───── SOURCE ─────
• Forest for the Trees
  • THE FOREST FOR THE TREES is about writing, publishing and what makes writers tick. This blog is dedicated to the self loathing that afflicts most writers. A community of like-minded malcontents gather here. I post less frequently now, but hopefully with as much vitriol. Please join in! Gluttons for punishment can scroll through the archives.

    If I’ve learned one thing about writers, it’s this: we really are all alone. Thanks for reading. Love, Betsy

You’re a Bendel Bonnet A Shakespeare Sonnet

We need to talk about structure. I’ve known some editors who feel they can impose a structure on a book. Others who feel it is organic, issues forth from the text. You say potato. I say tomato. Some books lend themselves to certain structures.  The story dictates it to some extent. Some books need to be written before the ultimate structure is clear. What exactly is structure: parts, chapters, point of view, tense are all part of it. Some writers have a sixth sense when it comes to structure. They know how to break a story, when and how to shift tense, how to deploy point of view. The most challenging book I ever worked on structure-wise was Columbine by Dave Cullen. How to write about an event everyone thinks they know about? How do you make the past present? If you are lost where structure is concerned, read a short story collection and analyze how each story is constructed. I always felt as an editor that you had a certain amount of play up to about 75-100 pages at which point you had to commit. I think some of the manuscripts that are submitted to me are in search of a structure. There is no organizing principle. No clock. No shuffle. No feint.
─────
EXERCISE DIRECTIONS:
According to the blog post on structure, which book was the most challenging the writer ever worked on in terms of structure? The records aren't needed here.
───── DATA EXCERPTS ─────
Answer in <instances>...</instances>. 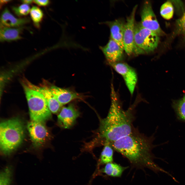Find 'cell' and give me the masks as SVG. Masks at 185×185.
<instances>
[{
    "instance_id": "cell-3",
    "label": "cell",
    "mask_w": 185,
    "mask_h": 185,
    "mask_svg": "<svg viewBox=\"0 0 185 185\" xmlns=\"http://www.w3.org/2000/svg\"><path fill=\"white\" fill-rule=\"evenodd\" d=\"M24 134V125L18 118H12L1 123L0 146L2 153L8 155L14 151L22 142Z\"/></svg>"
},
{
    "instance_id": "cell-25",
    "label": "cell",
    "mask_w": 185,
    "mask_h": 185,
    "mask_svg": "<svg viewBox=\"0 0 185 185\" xmlns=\"http://www.w3.org/2000/svg\"><path fill=\"white\" fill-rule=\"evenodd\" d=\"M33 2L40 6H47L49 4L50 2L48 0H33Z\"/></svg>"
},
{
    "instance_id": "cell-5",
    "label": "cell",
    "mask_w": 185,
    "mask_h": 185,
    "mask_svg": "<svg viewBox=\"0 0 185 185\" xmlns=\"http://www.w3.org/2000/svg\"><path fill=\"white\" fill-rule=\"evenodd\" d=\"M159 40V35L156 33L143 27L141 23H135L134 42L138 54L153 51Z\"/></svg>"
},
{
    "instance_id": "cell-29",
    "label": "cell",
    "mask_w": 185,
    "mask_h": 185,
    "mask_svg": "<svg viewBox=\"0 0 185 185\" xmlns=\"http://www.w3.org/2000/svg\"><path fill=\"white\" fill-rule=\"evenodd\" d=\"M184 35H185V34H184Z\"/></svg>"
},
{
    "instance_id": "cell-4",
    "label": "cell",
    "mask_w": 185,
    "mask_h": 185,
    "mask_svg": "<svg viewBox=\"0 0 185 185\" xmlns=\"http://www.w3.org/2000/svg\"><path fill=\"white\" fill-rule=\"evenodd\" d=\"M31 121L44 122L51 116L47 101L41 93L27 85H23Z\"/></svg>"
},
{
    "instance_id": "cell-7",
    "label": "cell",
    "mask_w": 185,
    "mask_h": 185,
    "mask_svg": "<svg viewBox=\"0 0 185 185\" xmlns=\"http://www.w3.org/2000/svg\"><path fill=\"white\" fill-rule=\"evenodd\" d=\"M123 77L130 93L134 92L137 80V74L134 69L127 64L117 62L109 63Z\"/></svg>"
},
{
    "instance_id": "cell-1",
    "label": "cell",
    "mask_w": 185,
    "mask_h": 185,
    "mask_svg": "<svg viewBox=\"0 0 185 185\" xmlns=\"http://www.w3.org/2000/svg\"><path fill=\"white\" fill-rule=\"evenodd\" d=\"M111 86L110 108L106 117L101 120L98 135L104 145L128 135L134 128V106L123 109L112 84Z\"/></svg>"
},
{
    "instance_id": "cell-16",
    "label": "cell",
    "mask_w": 185,
    "mask_h": 185,
    "mask_svg": "<svg viewBox=\"0 0 185 185\" xmlns=\"http://www.w3.org/2000/svg\"><path fill=\"white\" fill-rule=\"evenodd\" d=\"M23 28L7 27L0 24V41L1 42H10L16 41L22 38L21 34Z\"/></svg>"
},
{
    "instance_id": "cell-9",
    "label": "cell",
    "mask_w": 185,
    "mask_h": 185,
    "mask_svg": "<svg viewBox=\"0 0 185 185\" xmlns=\"http://www.w3.org/2000/svg\"><path fill=\"white\" fill-rule=\"evenodd\" d=\"M27 127L31 139L35 145H41L49 137L48 132L43 122L31 121Z\"/></svg>"
},
{
    "instance_id": "cell-12",
    "label": "cell",
    "mask_w": 185,
    "mask_h": 185,
    "mask_svg": "<svg viewBox=\"0 0 185 185\" xmlns=\"http://www.w3.org/2000/svg\"><path fill=\"white\" fill-rule=\"evenodd\" d=\"M99 47L109 63L118 62L122 57L124 50L111 38L105 45Z\"/></svg>"
},
{
    "instance_id": "cell-23",
    "label": "cell",
    "mask_w": 185,
    "mask_h": 185,
    "mask_svg": "<svg viewBox=\"0 0 185 185\" xmlns=\"http://www.w3.org/2000/svg\"><path fill=\"white\" fill-rule=\"evenodd\" d=\"M177 32V33L185 34V11L182 16L176 21Z\"/></svg>"
},
{
    "instance_id": "cell-26",
    "label": "cell",
    "mask_w": 185,
    "mask_h": 185,
    "mask_svg": "<svg viewBox=\"0 0 185 185\" xmlns=\"http://www.w3.org/2000/svg\"><path fill=\"white\" fill-rule=\"evenodd\" d=\"M11 1V0H0V3L1 8V7L3 5L10 2Z\"/></svg>"
},
{
    "instance_id": "cell-17",
    "label": "cell",
    "mask_w": 185,
    "mask_h": 185,
    "mask_svg": "<svg viewBox=\"0 0 185 185\" xmlns=\"http://www.w3.org/2000/svg\"><path fill=\"white\" fill-rule=\"evenodd\" d=\"M114 162L107 163L100 170V172L111 177H120L128 168Z\"/></svg>"
},
{
    "instance_id": "cell-10",
    "label": "cell",
    "mask_w": 185,
    "mask_h": 185,
    "mask_svg": "<svg viewBox=\"0 0 185 185\" xmlns=\"http://www.w3.org/2000/svg\"><path fill=\"white\" fill-rule=\"evenodd\" d=\"M58 116L59 125L64 128H69L75 123L79 116V112L72 104L62 108Z\"/></svg>"
},
{
    "instance_id": "cell-15",
    "label": "cell",
    "mask_w": 185,
    "mask_h": 185,
    "mask_svg": "<svg viewBox=\"0 0 185 185\" xmlns=\"http://www.w3.org/2000/svg\"><path fill=\"white\" fill-rule=\"evenodd\" d=\"M27 18H18L14 16L7 8L3 11L1 15L0 24L7 27L16 28L21 27L29 22Z\"/></svg>"
},
{
    "instance_id": "cell-11",
    "label": "cell",
    "mask_w": 185,
    "mask_h": 185,
    "mask_svg": "<svg viewBox=\"0 0 185 185\" xmlns=\"http://www.w3.org/2000/svg\"><path fill=\"white\" fill-rule=\"evenodd\" d=\"M27 85L33 89L41 93L45 99L48 108L51 112L57 113L60 111L62 106L56 99L50 87L43 86L39 87L35 86L29 82Z\"/></svg>"
},
{
    "instance_id": "cell-8",
    "label": "cell",
    "mask_w": 185,
    "mask_h": 185,
    "mask_svg": "<svg viewBox=\"0 0 185 185\" xmlns=\"http://www.w3.org/2000/svg\"><path fill=\"white\" fill-rule=\"evenodd\" d=\"M141 17V24L143 27L154 32L159 36L162 34V31L149 1H146L144 3Z\"/></svg>"
},
{
    "instance_id": "cell-21",
    "label": "cell",
    "mask_w": 185,
    "mask_h": 185,
    "mask_svg": "<svg viewBox=\"0 0 185 185\" xmlns=\"http://www.w3.org/2000/svg\"><path fill=\"white\" fill-rule=\"evenodd\" d=\"M174 13L173 8L171 3L166 2L161 6L160 13L161 16L164 19L169 20L173 17Z\"/></svg>"
},
{
    "instance_id": "cell-28",
    "label": "cell",
    "mask_w": 185,
    "mask_h": 185,
    "mask_svg": "<svg viewBox=\"0 0 185 185\" xmlns=\"http://www.w3.org/2000/svg\"><path fill=\"white\" fill-rule=\"evenodd\" d=\"M183 100H185V96H184V97L183 98Z\"/></svg>"
},
{
    "instance_id": "cell-19",
    "label": "cell",
    "mask_w": 185,
    "mask_h": 185,
    "mask_svg": "<svg viewBox=\"0 0 185 185\" xmlns=\"http://www.w3.org/2000/svg\"><path fill=\"white\" fill-rule=\"evenodd\" d=\"M13 175V169L8 165L1 171L0 175V185H11Z\"/></svg>"
},
{
    "instance_id": "cell-13",
    "label": "cell",
    "mask_w": 185,
    "mask_h": 185,
    "mask_svg": "<svg viewBox=\"0 0 185 185\" xmlns=\"http://www.w3.org/2000/svg\"><path fill=\"white\" fill-rule=\"evenodd\" d=\"M53 94L62 106L76 99H82L79 93L67 89L52 86L50 87Z\"/></svg>"
},
{
    "instance_id": "cell-22",
    "label": "cell",
    "mask_w": 185,
    "mask_h": 185,
    "mask_svg": "<svg viewBox=\"0 0 185 185\" xmlns=\"http://www.w3.org/2000/svg\"><path fill=\"white\" fill-rule=\"evenodd\" d=\"M12 8L15 14L19 16L27 15L30 13L31 10L28 5L24 4L18 6H13Z\"/></svg>"
},
{
    "instance_id": "cell-14",
    "label": "cell",
    "mask_w": 185,
    "mask_h": 185,
    "mask_svg": "<svg viewBox=\"0 0 185 185\" xmlns=\"http://www.w3.org/2000/svg\"><path fill=\"white\" fill-rule=\"evenodd\" d=\"M110 28L111 37L123 50H124L123 36L124 23L119 20L112 21H107L104 23Z\"/></svg>"
},
{
    "instance_id": "cell-18",
    "label": "cell",
    "mask_w": 185,
    "mask_h": 185,
    "mask_svg": "<svg viewBox=\"0 0 185 185\" xmlns=\"http://www.w3.org/2000/svg\"><path fill=\"white\" fill-rule=\"evenodd\" d=\"M104 146L99 159V165H105L113 162L114 150L109 144H106Z\"/></svg>"
},
{
    "instance_id": "cell-6",
    "label": "cell",
    "mask_w": 185,
    "mask_h": 185,
    "mask_svg": "<svg viewBox=\"0 0 185 185\" xmlns=\"http://www.w3.org/2000/svg\"><path fill=\"white\" fill-rule=\"evenodd\" d=\"M137 7L136 5L134 7L130 15L127 17L124 25L123 36L124 49L128 55L134 53L138 54L134 42L135 15Z\"/></svg>"
},
{
    "instance_id": "cell-2",
    "label": "cell",
    "mask_w": 185,
    "mask_h": 185,
    "mask_svg": "<svg viewBox=\"0 0 185 185\" xmlns=\"http://www.w3.org/2000/svg\"><path fill=\"white\" fill-rule=\"evenodd\" d=\"M109 144L127 158L133 167L159 171V169L153 161L152 140L134 128L128 135Z\"/></svg>"
},
{
    "instance_id": "cell-24",
    "label": "cell",
    "mask_w": 185,
    "mask_h": 185,
    "mask_svg": "<svg viewBox=\"0 0 185 185\" xmlns=\"http://www.w3.org/2000/svg\"><path fill=\"white\" fill-rule=\"evenodd\" d=\"M176 109L179 116L185 121V100L183 99L179 102Z\"/></svg>"
},
{
    "instance_id": "cell-20",
    "label": "cell",
    "mask_w": 185,
    "mask_h": 185,
    "mask_svg": "<svg viewBox=\"0 0 185 185\" xmlns=\"http://www.w3.org/2000/svg\"><path fill=\"white\" fill-rule=\"evenodd\" d=\"M30 14L34 25L37 27H39L40 24L43 17V14L42 11L39 7L33 6L31 9Z\"/></svg>"
},
{
    "instance_id": "cell-27",
    "label": "cell",
    "mask_w": 185,
    "mask_h": 185,
    "mask_svg": "<svg viewBox=\"0 0 185 185\" xmlns=\"http://www.w3.org/2000/svg\"><path fill=\"white\" fill-rule=\"evenodd\" d=\"M24 4H29L33 2V1L32 0H23L21 1Z\"/></svg>"
}]
</instances>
─────
COMPLETED TASK:
Columbine by Dave Cullen.